##### Information shown

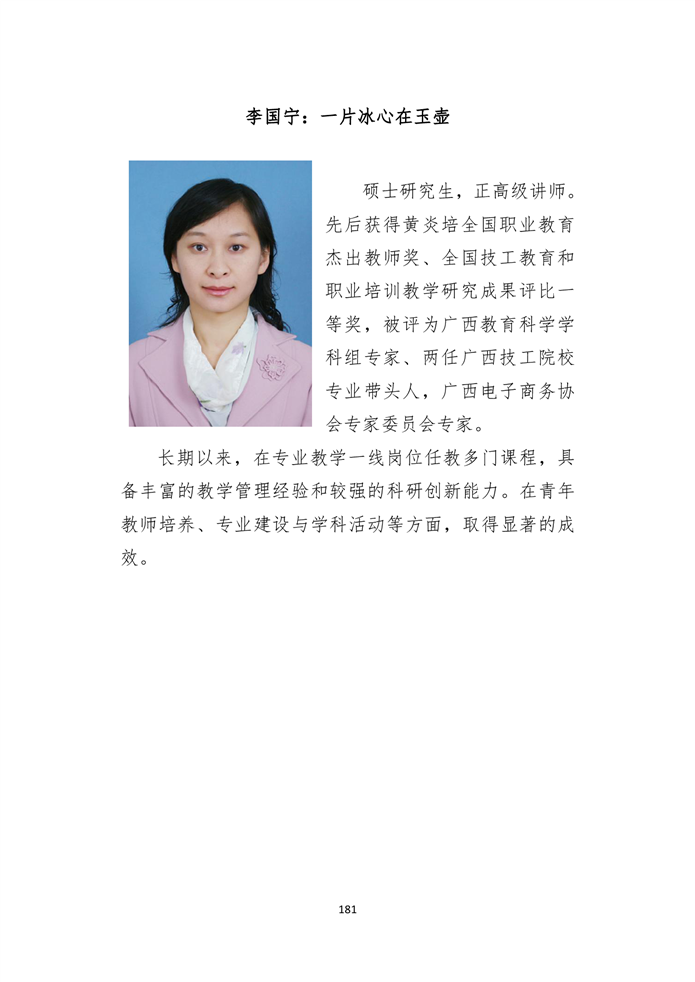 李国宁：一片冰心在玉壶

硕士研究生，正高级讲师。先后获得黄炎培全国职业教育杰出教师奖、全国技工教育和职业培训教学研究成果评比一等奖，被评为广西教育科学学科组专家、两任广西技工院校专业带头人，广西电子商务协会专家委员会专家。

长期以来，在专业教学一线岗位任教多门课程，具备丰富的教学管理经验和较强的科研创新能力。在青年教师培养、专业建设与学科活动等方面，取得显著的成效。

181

##########

▸ Directions
Please copy the data above exactly, omitting the pictures.

▸ Solution to the problem
 李国宁：一片冰心在玉壶

硕士研究生，正高级讲师。先后获得黄炎培全国职业教育杰出教师奖、全国技工教育和职业培训教学研究成果评比一等奖，被评为广西教育科学学科组专家、两任广西技工院校专业带头人，广西电子商务协会专家委员会专家。

长期以来，在专业教学一线岗位任教多门课程，具备丰富的教学管理经验和较强的科研创新能力。在青年教师培养、专业建设与学科活动等方面，取得显著的成效。

181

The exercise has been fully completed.